The custom allocate is geared towards node containers such as map. If a multiple element request is made, it by-passes the custom logic and falls into malloc and free adding no benefit. Single element requests will either provide a response from the free list or allocate a group of objects using malloc, returning one of them and placing the remainder on the free list. If the container never erases elements and only grows, there will be only a small improvement due to the chunking of allocations (16 per call to malloc). The biggest gains with this allocator is achieved when the free-list provides a quick response when the client balances calls to insert with erase.

The Test Engine above has been geared towards doing just this, it periodically clears and refills the container.

The custom allocator uses a reference counted SharedInfo object to track its private data. This shared object allows containers like map to create multiple allocator instances of different sizes and still provide statistics to the client code and cleanup correctly. Map can create 3 different allocators which come and go independent of their allocation requests.
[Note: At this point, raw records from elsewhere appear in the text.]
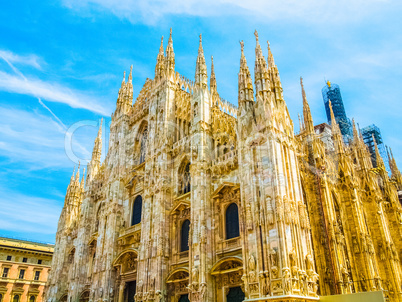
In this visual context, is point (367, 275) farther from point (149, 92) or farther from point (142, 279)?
point (149, 92)

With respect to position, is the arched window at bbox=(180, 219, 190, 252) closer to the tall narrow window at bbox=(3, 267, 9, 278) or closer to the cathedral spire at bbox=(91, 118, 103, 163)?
the cathedral spire at bbox=(91, 118, 103, 163)

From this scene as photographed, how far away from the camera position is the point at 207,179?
27.4 meters

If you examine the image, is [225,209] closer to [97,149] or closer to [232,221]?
[232,221]

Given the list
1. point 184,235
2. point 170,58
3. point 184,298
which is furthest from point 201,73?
point 184,298

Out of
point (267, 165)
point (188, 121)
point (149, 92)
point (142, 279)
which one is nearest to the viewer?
point (267, 165)

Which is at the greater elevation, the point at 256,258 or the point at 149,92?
the point at 149,92

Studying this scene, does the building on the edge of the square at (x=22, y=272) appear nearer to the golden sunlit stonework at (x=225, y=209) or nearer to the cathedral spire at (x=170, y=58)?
the golden sunlit stonework at (x=225, y=209)

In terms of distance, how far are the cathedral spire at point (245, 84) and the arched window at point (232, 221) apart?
7.82m

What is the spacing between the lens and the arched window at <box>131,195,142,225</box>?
35.3 meters

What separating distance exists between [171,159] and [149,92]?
34.7 ft

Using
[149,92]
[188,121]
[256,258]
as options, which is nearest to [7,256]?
[149,92]

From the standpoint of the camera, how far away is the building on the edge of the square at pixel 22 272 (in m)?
53.8

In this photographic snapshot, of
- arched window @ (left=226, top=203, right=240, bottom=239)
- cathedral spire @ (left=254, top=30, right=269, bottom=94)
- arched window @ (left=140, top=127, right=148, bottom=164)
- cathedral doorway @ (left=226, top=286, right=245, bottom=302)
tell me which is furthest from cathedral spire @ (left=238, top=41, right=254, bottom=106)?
arched window @ (left=140, top=127, right=148, bottom=164)

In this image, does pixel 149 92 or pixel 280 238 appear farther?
pixel 149 92
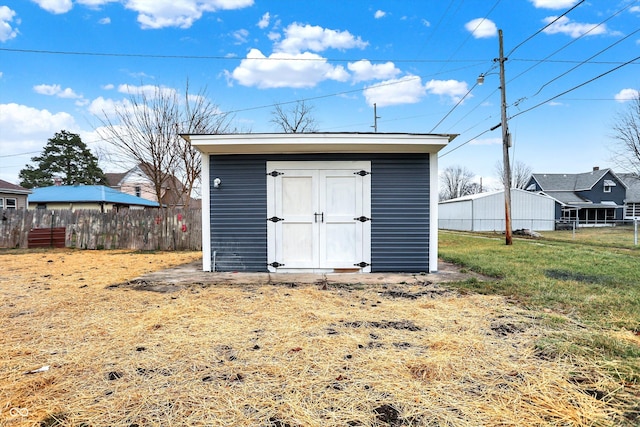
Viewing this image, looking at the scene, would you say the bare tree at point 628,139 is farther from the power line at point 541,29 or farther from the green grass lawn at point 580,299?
the green grass lawn at point 580,299

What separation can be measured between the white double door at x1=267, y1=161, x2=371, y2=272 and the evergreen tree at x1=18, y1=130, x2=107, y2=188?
28961mm

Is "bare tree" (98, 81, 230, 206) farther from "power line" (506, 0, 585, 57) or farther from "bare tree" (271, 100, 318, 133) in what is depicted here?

Meaning the state information could be lost by the time you are done using the Map if it were not shared between the allocators.
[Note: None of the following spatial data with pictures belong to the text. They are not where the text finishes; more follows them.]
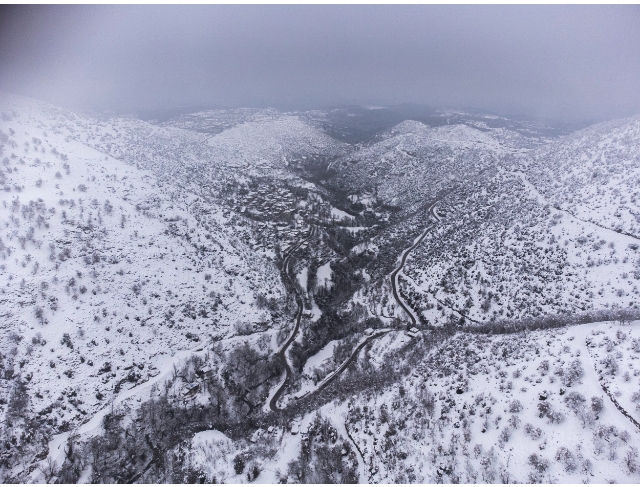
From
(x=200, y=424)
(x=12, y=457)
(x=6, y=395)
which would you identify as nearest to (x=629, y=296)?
(x=200, y=424)

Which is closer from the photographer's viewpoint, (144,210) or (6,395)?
(6,395)

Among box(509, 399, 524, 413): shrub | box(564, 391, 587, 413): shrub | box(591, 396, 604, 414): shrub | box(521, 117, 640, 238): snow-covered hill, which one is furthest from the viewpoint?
box(521, 117, 640, 238): snow-covered hill

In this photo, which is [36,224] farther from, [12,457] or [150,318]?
[12,457]

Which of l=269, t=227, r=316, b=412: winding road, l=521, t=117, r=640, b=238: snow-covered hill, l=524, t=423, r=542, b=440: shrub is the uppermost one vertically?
l=521, t=117, r=640, b=238: snow-covered hill

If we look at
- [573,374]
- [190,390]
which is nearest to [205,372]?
[190,390]

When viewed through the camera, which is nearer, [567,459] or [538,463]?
[567,459]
Even with the allocator's shared information, it is still associated with a single container. Meaning it is not a global pool used across multiple STL containers. This custom allocator has no thread protection. STL containers are are not thread safe.

Custom Allocator (for node containers such as Map, MultiMap, HashMap, etc):

Update: Sept, 15th 2013 - Fixed memory leak
Thank you to Marian Kechlibar for detecting a memory leak using valgrind and subsequent verification the leak was fixed.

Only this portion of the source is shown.